According to Fairchild, Timothy C. Stone, and experienced Coast Guardsman from Granada Hills, Calif, who recently transferred to the officer candidates school, "is the hero in my book."

"Stone kept saying, 'swim to me. Swim to me. He kept the group together." Yesterday, Stone was seen with cuts on his face and bandaged left hand. He declined to be interviewed.

Michael Myers, 17, who was serving only his second day on board ship, said he was thrown back and his head when the collision occurred.

"I was dazed. There wasn't a lot of screaming, though. Everybody was just trying to get out. Man, it felt like an earthquake hit."

Myers, who was on watch, said, "I saw a series of lights on the horizon. It was way out there. I didn't think it was a ship when I saw it.

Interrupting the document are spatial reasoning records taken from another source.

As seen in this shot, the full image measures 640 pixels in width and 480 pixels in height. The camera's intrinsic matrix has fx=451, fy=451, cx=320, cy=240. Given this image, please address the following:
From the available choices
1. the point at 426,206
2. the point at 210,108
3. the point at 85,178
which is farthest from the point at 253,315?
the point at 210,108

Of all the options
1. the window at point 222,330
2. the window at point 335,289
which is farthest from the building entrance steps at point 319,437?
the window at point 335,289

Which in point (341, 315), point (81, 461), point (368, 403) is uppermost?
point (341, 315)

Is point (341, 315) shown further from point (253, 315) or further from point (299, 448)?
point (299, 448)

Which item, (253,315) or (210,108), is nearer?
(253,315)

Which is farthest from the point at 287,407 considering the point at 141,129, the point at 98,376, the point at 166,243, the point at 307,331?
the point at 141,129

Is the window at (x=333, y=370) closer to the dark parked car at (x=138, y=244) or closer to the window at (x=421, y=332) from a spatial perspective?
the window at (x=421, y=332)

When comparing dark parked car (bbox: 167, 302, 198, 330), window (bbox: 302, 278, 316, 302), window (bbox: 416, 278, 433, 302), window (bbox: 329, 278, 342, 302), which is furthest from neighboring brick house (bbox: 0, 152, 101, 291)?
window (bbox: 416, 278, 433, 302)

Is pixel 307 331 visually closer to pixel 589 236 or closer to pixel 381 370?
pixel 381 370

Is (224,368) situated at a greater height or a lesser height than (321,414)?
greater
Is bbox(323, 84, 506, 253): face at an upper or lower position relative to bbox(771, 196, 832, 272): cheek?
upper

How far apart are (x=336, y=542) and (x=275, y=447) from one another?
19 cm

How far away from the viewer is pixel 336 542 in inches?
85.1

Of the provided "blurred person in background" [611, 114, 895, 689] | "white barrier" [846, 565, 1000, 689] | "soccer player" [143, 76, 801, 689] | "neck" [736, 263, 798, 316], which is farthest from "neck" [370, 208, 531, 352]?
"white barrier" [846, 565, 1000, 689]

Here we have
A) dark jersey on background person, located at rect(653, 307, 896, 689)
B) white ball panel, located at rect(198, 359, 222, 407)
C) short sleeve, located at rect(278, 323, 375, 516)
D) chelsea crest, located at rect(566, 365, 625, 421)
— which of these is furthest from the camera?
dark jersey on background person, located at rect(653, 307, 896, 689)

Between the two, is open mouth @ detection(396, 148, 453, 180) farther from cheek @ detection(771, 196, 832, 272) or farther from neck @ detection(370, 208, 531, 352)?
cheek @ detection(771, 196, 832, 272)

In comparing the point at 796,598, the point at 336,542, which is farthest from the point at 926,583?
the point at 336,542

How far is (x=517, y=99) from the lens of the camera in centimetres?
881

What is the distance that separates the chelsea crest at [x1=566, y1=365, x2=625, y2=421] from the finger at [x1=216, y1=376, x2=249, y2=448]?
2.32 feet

"I reported what I saw to the bridge and they acknowledged it. Fifteen minutes later it (the freighter) was right beside us. I said to my buddy, 'Maybe we should report it again as a ship.' Seconds later, our horn went off, then 'boom,' it hit us. There was a loud thud, the crash of metal on metal. The lights went off, everybody went flying and the white foam started rushing in."

Once the men were pulled on board the freighter, Fairchild said, "people cried and embraced each other. We were pretty close to start with. Now we're shipmates forever."

The Argentinean crew offered the survivors meat, cheese, milk and cognac and provided a radio so the 18 men could hear the initial new reports. "We were worried that our families would think we were dead," Fairchild said yesterday.

Neither Myers nor Fairchild could say how the two ships collided, those last critical moments," said Fairchild, who added, "at night it's hard to tell what direction a ship is going." Myers added, "There were a lot of buoy lights out there on the bay."

Coast Guard officials here refused to speculate on the cause of the collision and said that the facts will come out at the Marine Board of Inquiry scheduled to meet today in Baltimore.

It is likely, sources said, that the investigation will move back to the Norfolk area once the Argentinean freighter, the Santa Cruz, is repaired and leaves Baltimore Harbor. Sources said it was costing the owners of the coal-laden freighter $50,000 day to sit in the harbor.

The survivors, some of whom requested to act as escorts to accompany the bodies of their fellow crewmen home, were reoutfitted yesterday.

A memorial service for the missing and presumed dead crewmen of the Cayuhoga is scheduled to be held at the Yorktown parade grounds tomorrow afternoon.